Etwas anders war das Bild am Eichhof, wo die Erträge in Stufe 1 rund 14 dt/ha höher ausfielen als in Korbach. Durch die höhere Intensität konnte der Ertrag dort aber nicht mehr gesteigert werden. Im Gegenteil, die Wachstumsreglermaßnahme hatte wegen Trockenheit bei vielen Sorten negative Effekte. Letztendlich konnte bei der Auswertung für den Standort Bad Hersfeld aber kein gesicherter Unterschied zwischen den Sortenerträgen ermittelt werden. Auch in Korbach schwankten die Erträge innerhalb des Versuchs stark.

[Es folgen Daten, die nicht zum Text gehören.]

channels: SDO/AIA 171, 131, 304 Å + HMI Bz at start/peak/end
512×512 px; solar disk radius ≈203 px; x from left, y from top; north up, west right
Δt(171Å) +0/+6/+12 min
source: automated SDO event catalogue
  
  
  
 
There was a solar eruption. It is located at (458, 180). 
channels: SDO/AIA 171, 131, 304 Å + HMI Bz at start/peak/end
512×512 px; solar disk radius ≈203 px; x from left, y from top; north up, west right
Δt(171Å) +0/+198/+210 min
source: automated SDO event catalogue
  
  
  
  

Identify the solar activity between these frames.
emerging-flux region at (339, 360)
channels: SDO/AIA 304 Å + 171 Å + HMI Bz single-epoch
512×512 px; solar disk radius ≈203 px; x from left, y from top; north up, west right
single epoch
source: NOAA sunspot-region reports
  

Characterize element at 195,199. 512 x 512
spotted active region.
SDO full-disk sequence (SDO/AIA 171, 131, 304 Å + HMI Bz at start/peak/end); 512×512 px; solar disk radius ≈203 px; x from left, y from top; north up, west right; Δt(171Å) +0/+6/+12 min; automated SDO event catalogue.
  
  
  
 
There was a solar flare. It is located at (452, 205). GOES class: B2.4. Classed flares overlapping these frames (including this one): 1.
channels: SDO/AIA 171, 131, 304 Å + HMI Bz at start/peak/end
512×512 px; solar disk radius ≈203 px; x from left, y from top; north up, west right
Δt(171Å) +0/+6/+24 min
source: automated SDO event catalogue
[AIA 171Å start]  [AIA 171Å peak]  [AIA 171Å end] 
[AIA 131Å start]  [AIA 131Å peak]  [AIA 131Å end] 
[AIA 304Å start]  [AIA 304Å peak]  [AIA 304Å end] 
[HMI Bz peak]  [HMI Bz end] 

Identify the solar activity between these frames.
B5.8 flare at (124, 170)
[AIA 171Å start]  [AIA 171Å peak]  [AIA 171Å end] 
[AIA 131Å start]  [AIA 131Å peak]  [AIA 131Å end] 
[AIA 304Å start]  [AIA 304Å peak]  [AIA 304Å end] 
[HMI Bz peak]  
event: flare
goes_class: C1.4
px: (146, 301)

Deutliche Unterschiede einzelner Sorten zum Vorjahr

Der langjährig empfohlene Max streute ertraglich in diesem Jahr erneut stärker. Während er in Bad Hersfeld in beiden Intensitätsstufen nur durchschnittlich erntete, erreichte er in Korbach in beiden Stufen Erträge deutlich über dem Versuchsmittel und war dort die beste Sorte. Ozon erzielte in seinem dritten Prüfjahr auf beiden Standorten ausgewogene und überdurchschnittliche Erträge. Mit 76 dt/ha war er die ertragsstärkste Sorte in der Stufe 1 am Standort Bad Hersfeld. Poseidon, die Spitzensorte in Stufe 2 am Standort Korbach aus dem Vorjahr brach dort in diesem Jahr deutlich ein, während sie in Bad Hersfeld den höchsten Ertrag erzielte. Anhand dieser Jahresschwankungen zeigt sich wie wichtig es ist, Sorten mehrjährig unter verschiedenen Witterungsbedingungen zu testen.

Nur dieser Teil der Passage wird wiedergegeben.